TL;DR
DeepSeek V4 Pro packs 1.6 trillion parameters into a mixture-of-experts architecture that activates just 49 billion per token, scores 80.6% on SWE-bench Verified, and costs $1.74 per million input tokens — roughly a seventh of what Claude Opus 4.7 charges. I ran it against my production codebases for two weeks and found a model that closes the gap on coding benchmarks (7 points behind Opus 4.7 on SWE-bench, ahead of GPT-5.4 on Codeforces) but stumbles on agentic workflows, burns tokens like a furnace, and comes with safety gaps NIST flagged as serious. For batch workloads the savings are real; for agentic work, stick with Claude.
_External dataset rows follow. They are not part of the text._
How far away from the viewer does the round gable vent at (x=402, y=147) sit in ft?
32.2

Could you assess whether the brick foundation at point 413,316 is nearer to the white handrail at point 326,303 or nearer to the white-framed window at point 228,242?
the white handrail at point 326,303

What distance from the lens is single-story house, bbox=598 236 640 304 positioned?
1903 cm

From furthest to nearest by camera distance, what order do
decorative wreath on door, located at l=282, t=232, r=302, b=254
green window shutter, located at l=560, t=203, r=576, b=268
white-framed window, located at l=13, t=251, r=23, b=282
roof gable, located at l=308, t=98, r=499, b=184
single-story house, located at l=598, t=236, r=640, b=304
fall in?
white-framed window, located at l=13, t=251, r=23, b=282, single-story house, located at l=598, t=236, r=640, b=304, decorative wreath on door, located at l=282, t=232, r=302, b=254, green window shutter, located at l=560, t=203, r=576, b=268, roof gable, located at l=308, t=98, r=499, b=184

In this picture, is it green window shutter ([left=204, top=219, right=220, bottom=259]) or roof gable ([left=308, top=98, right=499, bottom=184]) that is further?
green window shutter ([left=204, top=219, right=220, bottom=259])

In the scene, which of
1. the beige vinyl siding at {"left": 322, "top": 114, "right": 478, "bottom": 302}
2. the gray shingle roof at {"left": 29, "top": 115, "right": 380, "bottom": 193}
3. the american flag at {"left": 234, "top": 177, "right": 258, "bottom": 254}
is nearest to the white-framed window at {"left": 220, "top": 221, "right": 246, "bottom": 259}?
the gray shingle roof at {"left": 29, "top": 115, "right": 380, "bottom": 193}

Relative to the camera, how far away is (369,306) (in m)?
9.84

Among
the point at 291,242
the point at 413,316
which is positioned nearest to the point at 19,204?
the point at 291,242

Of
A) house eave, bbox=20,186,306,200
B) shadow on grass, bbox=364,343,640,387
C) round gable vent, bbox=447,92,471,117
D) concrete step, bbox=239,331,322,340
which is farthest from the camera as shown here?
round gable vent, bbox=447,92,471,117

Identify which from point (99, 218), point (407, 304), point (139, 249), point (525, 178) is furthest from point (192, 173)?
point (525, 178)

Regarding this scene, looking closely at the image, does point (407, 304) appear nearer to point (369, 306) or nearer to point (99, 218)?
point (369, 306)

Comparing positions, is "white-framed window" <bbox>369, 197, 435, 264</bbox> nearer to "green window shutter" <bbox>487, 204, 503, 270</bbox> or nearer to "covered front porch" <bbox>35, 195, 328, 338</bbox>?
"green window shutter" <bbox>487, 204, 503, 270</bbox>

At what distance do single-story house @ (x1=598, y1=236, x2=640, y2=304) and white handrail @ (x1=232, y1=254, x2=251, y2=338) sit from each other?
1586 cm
Two Weeks With V4 Pro on Real Code
I started using V4 Pro the day after release through OpenRouter, then switched to DeepSeek’s native API once I hit rate limits on the third-party provider. The first thing I noticed: the model is verbose. A refactoring task that Claude Opus 4.7 handles in 800 tokens took V4 Pro north of 3,000. It explains its reasoning in exhaustive detail, rewrites sections you didn’t ask about, and sprinkles in comments I have to delete afterward.
On pure code generation (writing a new FastAPI endpoint, implementing a data pipeline, solving an isolated algorithm problem) V4 Pro is genuinely good. My TypeScript endpoint audit cost $0.09 on V4 Pro versus roughly $9 on Opus 4.7. That 100x cost difference on a single task is not a typo. For batch workloads where you’re processing hundreds of files, the economics are hard to argue with.
But the moment I tried multi-step agentic tasks, the kind where the model needs to read a codebase, plan changes across files, and execute them in sequence, V4 Pro fell apart faster than Claude did. The error cascade dynamics I wrote about earlier are exactly what happens: one wrong step poisons everything downstream. More on that in the benchmarks section.
Architecture: 384 Experts, 6 Active
V4 Pro uses a Mixture-of-Experts transformer with 384 routed experts plus 1 shared expert per MoE layer, activating just 6 experts per token. The result is a 1.6T-parameter model that runs inference as if it were a 49B model, at least in terms of compute per token.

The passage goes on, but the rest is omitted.